- What is needed -
Reproduce all of the records below with "modern office building" swapped for "contemporary office building" and every other word unchanged. Omit the pictures from your answer.

[Records]
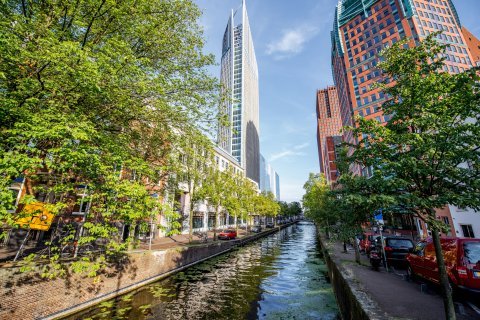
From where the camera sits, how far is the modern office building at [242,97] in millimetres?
95438

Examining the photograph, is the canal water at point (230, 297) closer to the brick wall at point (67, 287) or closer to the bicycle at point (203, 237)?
the brick wall at point (67, 287)

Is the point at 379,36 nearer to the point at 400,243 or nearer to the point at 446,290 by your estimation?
the point at 400,243

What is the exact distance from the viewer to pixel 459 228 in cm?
2041

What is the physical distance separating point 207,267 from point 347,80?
71950 mm

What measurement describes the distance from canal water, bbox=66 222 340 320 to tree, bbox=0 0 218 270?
4.25m

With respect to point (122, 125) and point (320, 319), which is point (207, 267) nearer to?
point (320, 319)

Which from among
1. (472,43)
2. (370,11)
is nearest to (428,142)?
(370,11)

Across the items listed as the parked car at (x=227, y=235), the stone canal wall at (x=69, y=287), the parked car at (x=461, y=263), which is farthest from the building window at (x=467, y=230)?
the stone canal wall at (x=69, y=287)

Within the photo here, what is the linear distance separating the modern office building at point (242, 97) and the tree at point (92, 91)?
76971 mm

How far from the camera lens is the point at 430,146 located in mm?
5309

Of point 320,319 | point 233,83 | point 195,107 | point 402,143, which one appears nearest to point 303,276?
point 320,319

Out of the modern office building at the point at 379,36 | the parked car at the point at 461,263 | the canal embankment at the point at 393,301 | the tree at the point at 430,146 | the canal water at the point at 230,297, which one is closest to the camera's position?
the tree at the point at 430,146

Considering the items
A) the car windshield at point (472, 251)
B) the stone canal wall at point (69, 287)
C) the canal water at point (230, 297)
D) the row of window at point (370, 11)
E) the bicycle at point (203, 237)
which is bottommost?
the canal water at point (230, 297)

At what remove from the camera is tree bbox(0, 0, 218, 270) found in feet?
19.3
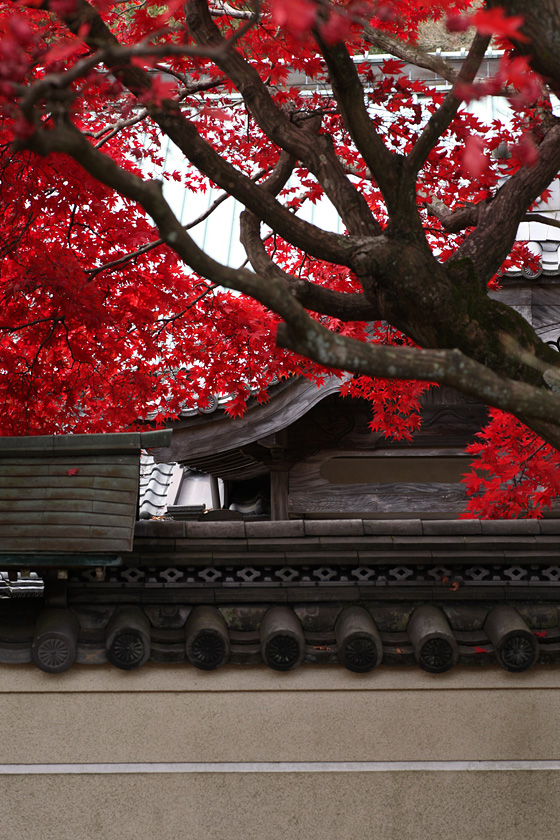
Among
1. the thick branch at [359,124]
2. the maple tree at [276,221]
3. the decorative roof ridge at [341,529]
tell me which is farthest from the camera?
the decorative roof ridge at [341,529]

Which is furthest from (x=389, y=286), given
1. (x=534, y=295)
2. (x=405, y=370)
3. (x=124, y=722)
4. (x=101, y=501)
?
(x=534, y=295)

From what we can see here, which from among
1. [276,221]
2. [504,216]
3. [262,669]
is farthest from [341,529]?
[504,216]

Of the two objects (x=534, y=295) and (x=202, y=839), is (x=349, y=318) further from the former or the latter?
(x=534, y=295)

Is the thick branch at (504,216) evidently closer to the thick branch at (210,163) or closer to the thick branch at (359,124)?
the thick branch at (359,124)

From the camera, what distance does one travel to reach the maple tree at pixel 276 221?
3.25 metres

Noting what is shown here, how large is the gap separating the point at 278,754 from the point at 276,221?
10.7 ft

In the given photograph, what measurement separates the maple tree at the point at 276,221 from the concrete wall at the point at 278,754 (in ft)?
4.97

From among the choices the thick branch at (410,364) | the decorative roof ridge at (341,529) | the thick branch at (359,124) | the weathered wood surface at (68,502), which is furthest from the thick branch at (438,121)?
the weathered wood surface at (68,502)

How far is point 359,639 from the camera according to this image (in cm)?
520

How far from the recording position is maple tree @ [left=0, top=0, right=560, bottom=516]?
3248 mm

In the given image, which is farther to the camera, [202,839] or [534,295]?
[534,295]

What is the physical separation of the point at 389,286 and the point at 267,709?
112 inches

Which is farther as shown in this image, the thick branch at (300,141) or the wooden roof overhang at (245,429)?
the wooden roof overhang at (245,429)

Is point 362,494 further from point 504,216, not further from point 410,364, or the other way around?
point 410,364
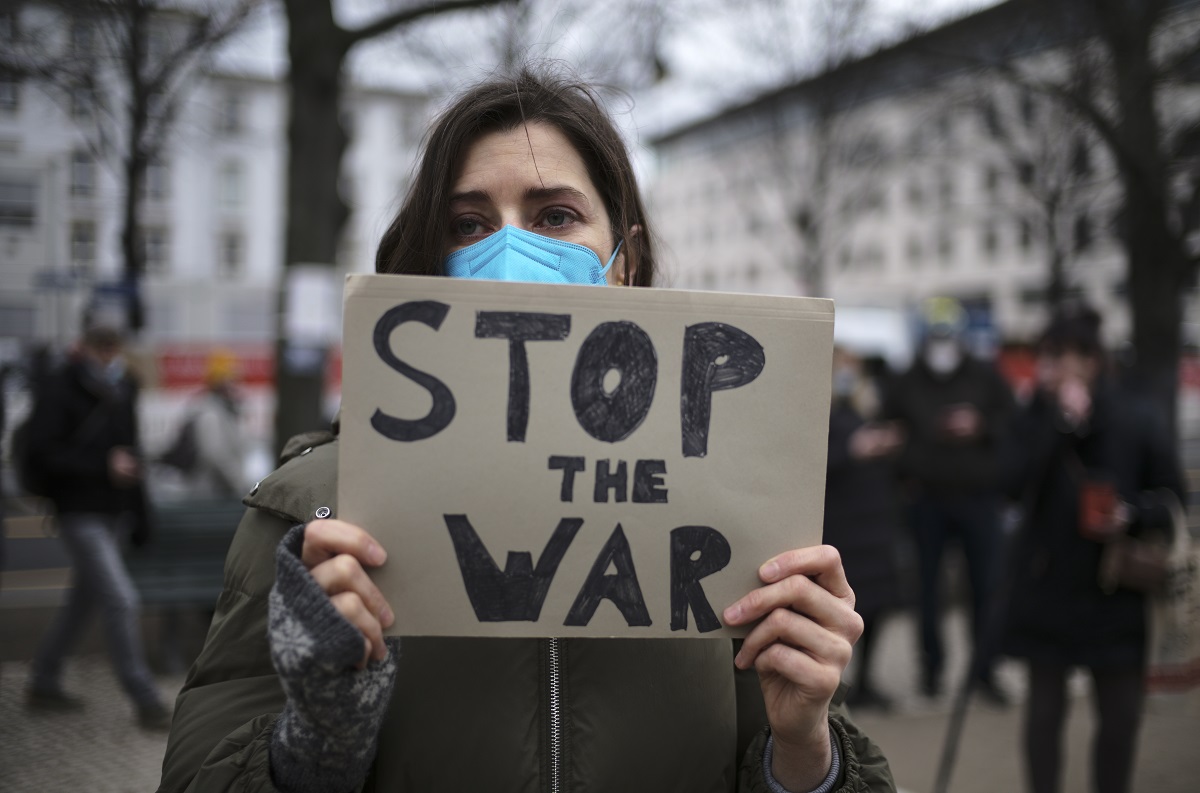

- Task response -
From where the camera sits, how far is the contemporary office building at [242,97] in millimetres?
95438

Examining the photograph, is the canal water at point (230, 297) closer to the brick wall at point (67, 287) or closer to the bicycle at point (203, 237)?
the brick wall at point (67, 287)

Is the point at 379,36 nearer to the point at 400,243 or nearer to the point at 446,290 by your estimation?
the point at 400,243

What is the exact distance from the viewer to pixel 459 228 in cm?
2041

What is the physical distance separating point 207,267 from point 347,80?
71950 mm

What measurement describes the distance from canal water, bbox=66 222 340 320 to tree, bbox=0 0 218 270?
4.25m

With respect to point (122, 125) and point (320, 319), which is point (207, 267) nearer to?
point (320, 319)

Which from among
1. (472,43)
2. (370,11)
is nearest to (428,142)?
(370,11)

Across the items listed as the parked car at (x=227, y=235), the stone canal wall at (x=69, y=287), the parked car at (x=461, y=263), which is farthest from the building window at (x=467, y=230)?
the stone canal wall at (x=69, y=287)

Within the photo here, what is the linear distance separating the contemporary office building at point (242, 97) and the tree at point (92, 91)?
76971 mm

How far from the camera lens is the point at 430,146 located in mm?
5309

Of point 320,319 | point 233,83 | point 195,107 | point 402,143, which one appears nearest to point 303,276?
point 320,319

Out of the contemporary office building at the point at 379,36 | the parked car at the point at 461,263 | the canal embankment at the point at 393,301 | the tree at the point at 430,146 | the canal water at the point at 230,297, which one is closest to the camera's position?
the tree at the point at 430,146

Considering the items
A) the car windshield at point (472, 251)
B) the stone canal wall at point (69, 287)
C) the canal water at point (230, 297)
D) the row of window at point (370, 11)
E) the bicycle at point (203, 237)
which is bottommost?
the canal water at point (230, 297)

At what remove from the camera is tree bbox(0, 0, 218, 270) found in feet?
19.3
Among
1. the thick branch at [359,124]
2. the maple tree at [276,221]
3. the decorative roof ridge at [341,529]
tell me which is farthest from the camera?
the decorative roof ridge at [341,529]

Which is furthest from (x=389, y=286), given
1. (x=534, y=295)
2. (x=405, y=370)
3. (x=124, y=722)
4. (x=101, y=501)
?
(x=534, y=295)

From what we can see here, which from among
1. [276,221]
2. [504,216]
3. [262,669]
is farthest from [341,529]?
[504,216]

Of the two objects (x=534, y=295) and (x=202, y=839), is (x=349, y=318) further from the former or the latter?
(x=534, y=295)

Is the thick branch at (504,216) evidently closer to the thick branch at (210,163) or closer to the thick branch at (359,124)?
the thick branch at (359,124)

From the camera, what distance does one travel to reach the maple tree at pixel 276 221?
3.25 metres

Noting what is shown here, how large is the gap separating the point at 278,754 from the point at 276,221?
10.7 ft

In the given photograph, what measurement separates the maple tree at the point at 276,221 from the concrete wall at the point at 278,754 (in ft)?
4.97

From among the choices the thick branch at (410,364) | the decorative roof ridge at (341,529) | the thick branch at (359,124) | the weathered wood surface at (68,502), which is furthest from the thick branch at (438,121)?
the weathered wood surface at (68,502)

How far is point 359,639 from the camera according to this image (in cm)?
520

How far from the recording position is maple tree @ [left=0, top=0, right=560, bottom=516]?
3248 mm

In the given image, which is farther to the camera, [202,839] or [534,295]?
[534,295]

What is the physical separation of the point at 389,286 and the point at 267,709?
112 inches

Which is farther as shown in this image, the thick branch at (300,141) or the wooden roof overhang at (245,429)?
the wooden roof overhang at (245,429)

Is point 362,494 further from point 504,216, not further from point 410,364, or the other way around?
point 410,364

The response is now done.